Arches Tinnitus Formula has been shown in clinical studies to reduce tinnitus for most people. It is especially helpful for those, such as you, whose tinnitus was caused by hearing loss. It is necessary to use it for a full three months before the full benefit can be determined. We recommend Arches Tinnitus Starter Kit which includes a three month supply of the Tinnitus Formula.

I hope this is helpful for you.

Wishing you quiet times,

Barry Keate

Did car accident or blood pressure meds cause tinnitus?

Hi Barry,

Reading your information on tinnitus is very informative.  I developed tinnitus about 3-4 months after a car accident in which I was hit in the back.  However, a “hearing clinic” said it probably is the blood pressure medication I was taking. I have since changed the medication to one that says it does not cause tinnitus.

My doctor put me on Amitriptyline saying that it will improve the tinnitus. I have only been on this for a few days.  The doctor says the blood pressure tablets did not cause my tinnitus even though it does say that they do on the internet. She says that she cannot say what causes it.  Please advise and help if you can help.

Yours Sincerely,

Elaine C.

Dear Elaine,

I agree with your doctor; the blood pressure medications probably did not cause tinnitus. Although there is the potential for this to happen, the odds are quite low. I believe it is the accident itself. TMJ dysfunction is a common result of whiplash and it can frequently cause tinnitus.

There are other treatment options for the tinnitus. Acupuncture can be helpful for it and Ginkgo biloba has been shown to be helpful. We also have an informative article on how head and neck injuries cause tinnitus.

You should be checked for TMJ dysfunction. Specialists in this area are dentists with advanced training in the field. At the bottom of the previously cited article on TMJ and tinnitus, there is a link to the American Academy of Cranio Facial Pain. Inside their website is a way to find a specialist in your area. A TMJ specialist will be able to tell you whether you have this or not. If you do, treatment can begin immediately. Almost all treatment options are painless and non-invasive.

Wishing you quiet times,

Barry Keate

Could stem cell research help tinnitus?

Dear Barry,

Did you see the study on stem cell injections directly into the brain of people Who had strokes? The article was in the Washington Post June 3 of this year. The outcome for many of the patients was remarkable, one of the wheelchair bound patient walked again. Could this therapy be applied to people with tinnitus?

Thanks,

Carole F.

Dear Carole,

Thanks for bringing this to my attention. This is a great study and I think it will eventually have definite applications for people with hearing loss and tinnitus. In fact, I think stem cell therapy is the wave of the future for curing both conditions. Unfortunately, it is a long way off. The Stanford study you refer to was an extremely small study of 18 people and was designed to test the safety of the procedure, not the effectiveness.
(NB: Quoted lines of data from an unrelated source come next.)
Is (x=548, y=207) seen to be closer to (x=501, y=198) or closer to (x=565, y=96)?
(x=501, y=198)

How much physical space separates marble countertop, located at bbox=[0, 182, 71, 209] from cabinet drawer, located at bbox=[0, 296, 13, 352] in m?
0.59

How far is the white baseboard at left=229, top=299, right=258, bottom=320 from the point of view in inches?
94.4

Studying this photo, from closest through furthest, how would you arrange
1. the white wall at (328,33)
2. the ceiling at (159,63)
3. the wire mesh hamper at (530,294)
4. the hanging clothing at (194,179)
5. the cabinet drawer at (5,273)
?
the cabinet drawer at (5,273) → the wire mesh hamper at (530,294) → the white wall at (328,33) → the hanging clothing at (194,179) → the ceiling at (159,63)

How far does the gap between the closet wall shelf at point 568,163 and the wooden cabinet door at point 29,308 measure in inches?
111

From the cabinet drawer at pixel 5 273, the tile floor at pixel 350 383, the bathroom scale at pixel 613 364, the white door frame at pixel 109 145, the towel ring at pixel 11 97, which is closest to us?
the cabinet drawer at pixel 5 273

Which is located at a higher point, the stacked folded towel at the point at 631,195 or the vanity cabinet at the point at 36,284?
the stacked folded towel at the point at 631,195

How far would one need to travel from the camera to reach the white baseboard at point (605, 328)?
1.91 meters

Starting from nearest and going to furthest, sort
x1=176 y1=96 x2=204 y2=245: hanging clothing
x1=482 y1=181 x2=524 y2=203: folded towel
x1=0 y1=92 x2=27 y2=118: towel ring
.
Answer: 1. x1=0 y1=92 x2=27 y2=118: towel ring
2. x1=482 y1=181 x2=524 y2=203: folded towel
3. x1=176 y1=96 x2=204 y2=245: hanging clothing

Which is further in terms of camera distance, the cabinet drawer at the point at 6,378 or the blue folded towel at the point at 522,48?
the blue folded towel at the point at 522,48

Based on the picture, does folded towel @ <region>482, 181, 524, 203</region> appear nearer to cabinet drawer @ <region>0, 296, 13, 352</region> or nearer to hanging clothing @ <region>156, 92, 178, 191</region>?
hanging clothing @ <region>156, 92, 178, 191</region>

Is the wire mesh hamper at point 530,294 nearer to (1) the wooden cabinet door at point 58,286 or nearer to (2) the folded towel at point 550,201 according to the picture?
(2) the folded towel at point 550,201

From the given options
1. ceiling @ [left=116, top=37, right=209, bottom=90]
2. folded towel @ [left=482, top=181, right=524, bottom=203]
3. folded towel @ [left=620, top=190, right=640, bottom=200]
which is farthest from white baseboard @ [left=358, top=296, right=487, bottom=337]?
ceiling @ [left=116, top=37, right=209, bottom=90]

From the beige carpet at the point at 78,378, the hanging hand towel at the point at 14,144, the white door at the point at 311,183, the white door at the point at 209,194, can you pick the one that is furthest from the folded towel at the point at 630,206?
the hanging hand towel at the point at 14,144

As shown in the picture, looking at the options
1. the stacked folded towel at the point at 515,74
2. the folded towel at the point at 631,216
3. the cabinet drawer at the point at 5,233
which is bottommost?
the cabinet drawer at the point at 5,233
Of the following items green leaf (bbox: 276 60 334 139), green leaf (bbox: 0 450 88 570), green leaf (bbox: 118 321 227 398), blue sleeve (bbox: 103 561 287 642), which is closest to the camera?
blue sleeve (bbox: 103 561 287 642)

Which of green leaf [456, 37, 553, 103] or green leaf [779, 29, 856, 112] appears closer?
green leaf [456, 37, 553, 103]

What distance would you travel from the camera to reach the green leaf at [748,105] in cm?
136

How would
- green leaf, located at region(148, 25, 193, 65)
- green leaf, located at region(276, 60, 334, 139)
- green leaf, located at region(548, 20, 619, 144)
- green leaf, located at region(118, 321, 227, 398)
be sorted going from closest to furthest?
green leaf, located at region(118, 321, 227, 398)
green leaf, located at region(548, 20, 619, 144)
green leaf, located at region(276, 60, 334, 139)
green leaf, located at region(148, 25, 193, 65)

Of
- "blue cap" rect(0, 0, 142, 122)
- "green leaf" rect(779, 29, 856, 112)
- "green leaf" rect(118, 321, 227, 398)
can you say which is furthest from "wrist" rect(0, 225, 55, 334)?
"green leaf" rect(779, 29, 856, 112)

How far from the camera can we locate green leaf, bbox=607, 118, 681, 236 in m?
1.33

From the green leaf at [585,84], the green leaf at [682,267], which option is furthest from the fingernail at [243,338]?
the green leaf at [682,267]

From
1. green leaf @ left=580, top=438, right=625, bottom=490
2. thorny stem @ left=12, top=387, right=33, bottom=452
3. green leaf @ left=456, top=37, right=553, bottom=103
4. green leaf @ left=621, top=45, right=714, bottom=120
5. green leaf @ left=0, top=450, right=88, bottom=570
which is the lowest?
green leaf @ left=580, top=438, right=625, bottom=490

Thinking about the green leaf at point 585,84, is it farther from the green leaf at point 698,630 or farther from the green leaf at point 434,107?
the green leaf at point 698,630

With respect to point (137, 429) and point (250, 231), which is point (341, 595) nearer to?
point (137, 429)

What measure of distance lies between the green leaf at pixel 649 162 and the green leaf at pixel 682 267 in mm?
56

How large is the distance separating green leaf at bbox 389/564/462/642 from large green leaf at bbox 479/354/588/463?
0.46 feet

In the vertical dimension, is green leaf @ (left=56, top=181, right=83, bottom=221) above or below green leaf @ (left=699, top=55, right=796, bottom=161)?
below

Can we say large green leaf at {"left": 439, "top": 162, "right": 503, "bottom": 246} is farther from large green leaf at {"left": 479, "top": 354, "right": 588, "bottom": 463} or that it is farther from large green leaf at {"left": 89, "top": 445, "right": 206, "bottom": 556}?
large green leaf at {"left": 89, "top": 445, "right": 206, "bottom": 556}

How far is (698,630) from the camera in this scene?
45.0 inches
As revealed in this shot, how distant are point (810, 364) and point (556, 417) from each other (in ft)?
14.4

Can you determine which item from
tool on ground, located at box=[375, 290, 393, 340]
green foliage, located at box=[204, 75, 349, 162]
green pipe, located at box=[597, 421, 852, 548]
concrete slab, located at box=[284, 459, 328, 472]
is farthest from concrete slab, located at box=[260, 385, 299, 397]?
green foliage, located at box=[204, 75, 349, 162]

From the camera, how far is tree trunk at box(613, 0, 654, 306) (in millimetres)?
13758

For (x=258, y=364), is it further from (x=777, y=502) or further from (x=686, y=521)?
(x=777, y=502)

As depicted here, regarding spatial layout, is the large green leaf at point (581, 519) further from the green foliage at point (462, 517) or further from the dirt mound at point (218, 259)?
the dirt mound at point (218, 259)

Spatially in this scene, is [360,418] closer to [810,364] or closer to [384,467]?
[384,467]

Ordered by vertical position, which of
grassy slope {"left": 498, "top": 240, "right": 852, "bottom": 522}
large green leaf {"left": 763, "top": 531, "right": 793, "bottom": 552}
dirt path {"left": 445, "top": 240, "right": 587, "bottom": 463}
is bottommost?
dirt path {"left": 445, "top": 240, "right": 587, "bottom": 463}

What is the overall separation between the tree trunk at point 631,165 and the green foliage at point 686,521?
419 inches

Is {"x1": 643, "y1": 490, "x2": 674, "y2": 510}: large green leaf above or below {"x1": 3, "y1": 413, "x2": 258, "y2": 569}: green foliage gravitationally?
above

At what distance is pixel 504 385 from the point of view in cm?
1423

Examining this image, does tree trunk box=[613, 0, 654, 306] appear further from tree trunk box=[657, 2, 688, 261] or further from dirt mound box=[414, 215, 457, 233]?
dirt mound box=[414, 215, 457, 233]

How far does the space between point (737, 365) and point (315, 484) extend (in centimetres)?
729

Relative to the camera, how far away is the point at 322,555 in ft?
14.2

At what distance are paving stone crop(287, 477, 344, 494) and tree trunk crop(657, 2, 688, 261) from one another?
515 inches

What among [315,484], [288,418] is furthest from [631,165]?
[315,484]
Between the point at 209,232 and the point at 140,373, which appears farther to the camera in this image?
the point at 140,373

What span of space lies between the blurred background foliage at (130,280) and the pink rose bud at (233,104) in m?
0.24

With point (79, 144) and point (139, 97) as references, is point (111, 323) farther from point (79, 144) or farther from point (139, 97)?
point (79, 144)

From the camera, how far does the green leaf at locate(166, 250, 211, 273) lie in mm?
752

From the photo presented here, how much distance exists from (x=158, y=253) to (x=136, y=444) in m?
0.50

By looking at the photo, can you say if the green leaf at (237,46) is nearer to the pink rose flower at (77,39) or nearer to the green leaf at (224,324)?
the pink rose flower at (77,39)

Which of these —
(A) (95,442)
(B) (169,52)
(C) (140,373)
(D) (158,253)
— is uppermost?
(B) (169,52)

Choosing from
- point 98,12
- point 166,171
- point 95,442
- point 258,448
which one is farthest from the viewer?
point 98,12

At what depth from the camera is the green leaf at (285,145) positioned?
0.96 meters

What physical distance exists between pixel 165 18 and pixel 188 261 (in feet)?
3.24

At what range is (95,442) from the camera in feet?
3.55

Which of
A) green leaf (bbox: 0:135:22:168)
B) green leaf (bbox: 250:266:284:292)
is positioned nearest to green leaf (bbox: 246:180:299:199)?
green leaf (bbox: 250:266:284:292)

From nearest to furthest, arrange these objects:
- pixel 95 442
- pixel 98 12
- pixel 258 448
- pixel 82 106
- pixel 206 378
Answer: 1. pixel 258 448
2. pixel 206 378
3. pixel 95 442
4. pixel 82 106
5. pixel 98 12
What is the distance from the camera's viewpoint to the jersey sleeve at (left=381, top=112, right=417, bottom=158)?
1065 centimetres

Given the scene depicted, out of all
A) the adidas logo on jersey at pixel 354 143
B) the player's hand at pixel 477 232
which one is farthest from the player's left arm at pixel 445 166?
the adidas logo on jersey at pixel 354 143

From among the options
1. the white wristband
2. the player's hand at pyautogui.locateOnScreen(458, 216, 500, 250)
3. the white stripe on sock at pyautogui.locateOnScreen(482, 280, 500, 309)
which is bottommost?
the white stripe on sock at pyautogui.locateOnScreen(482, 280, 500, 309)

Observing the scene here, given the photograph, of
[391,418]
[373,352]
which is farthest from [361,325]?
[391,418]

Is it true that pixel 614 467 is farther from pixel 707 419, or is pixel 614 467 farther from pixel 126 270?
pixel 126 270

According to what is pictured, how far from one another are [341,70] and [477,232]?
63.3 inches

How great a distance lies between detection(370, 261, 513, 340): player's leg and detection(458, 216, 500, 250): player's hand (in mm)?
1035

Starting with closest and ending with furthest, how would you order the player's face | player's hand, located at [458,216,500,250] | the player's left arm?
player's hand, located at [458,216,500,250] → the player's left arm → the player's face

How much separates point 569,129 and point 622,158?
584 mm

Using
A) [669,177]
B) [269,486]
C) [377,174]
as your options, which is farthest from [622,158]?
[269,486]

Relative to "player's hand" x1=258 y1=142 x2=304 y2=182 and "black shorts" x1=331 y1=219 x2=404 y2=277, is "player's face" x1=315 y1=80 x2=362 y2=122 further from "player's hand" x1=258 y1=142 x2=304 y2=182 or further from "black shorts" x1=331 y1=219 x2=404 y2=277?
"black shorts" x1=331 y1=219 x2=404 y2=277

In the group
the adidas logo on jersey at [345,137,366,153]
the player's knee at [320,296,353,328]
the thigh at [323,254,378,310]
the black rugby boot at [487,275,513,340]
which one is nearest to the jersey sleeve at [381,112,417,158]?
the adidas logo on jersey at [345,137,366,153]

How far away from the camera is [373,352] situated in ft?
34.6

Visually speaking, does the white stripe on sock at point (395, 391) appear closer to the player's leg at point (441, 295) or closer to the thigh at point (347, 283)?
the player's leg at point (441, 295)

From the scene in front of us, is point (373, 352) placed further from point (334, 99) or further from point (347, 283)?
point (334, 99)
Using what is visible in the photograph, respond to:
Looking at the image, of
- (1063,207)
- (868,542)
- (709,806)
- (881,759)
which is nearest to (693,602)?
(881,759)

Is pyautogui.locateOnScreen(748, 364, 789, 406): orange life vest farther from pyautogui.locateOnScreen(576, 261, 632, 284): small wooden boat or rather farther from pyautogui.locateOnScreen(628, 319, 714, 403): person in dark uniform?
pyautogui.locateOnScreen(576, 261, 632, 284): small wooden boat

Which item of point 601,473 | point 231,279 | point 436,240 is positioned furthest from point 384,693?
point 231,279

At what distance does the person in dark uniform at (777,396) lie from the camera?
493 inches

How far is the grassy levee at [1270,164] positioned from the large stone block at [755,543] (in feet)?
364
There have been previous studies on stem cells to restore hearing but they have not been conducted on people as yet. Prior work was conducted on laboratory mice and chickens and was successful in initiating the growth of cochlear hair cells. The next step is to integrate these stem cell-derived hair cells with the recovery of neural synapses to complete the auditory pathway. There is much work ahead and it may be 10 or 20 years before this can develop into a clinical treatment for hearing loss and tinnitus in people.

Wishing you quiet times,

Barry Keate

NOTE: Ask Barry is pleased to be able to answer your questions based upon the information we have available. Our answers to your email inquiries are not substitutes for a physician's advice nor are they reviewed by a physician. We encourage you to share any suggestions you have received from Ask Barry with your doctor.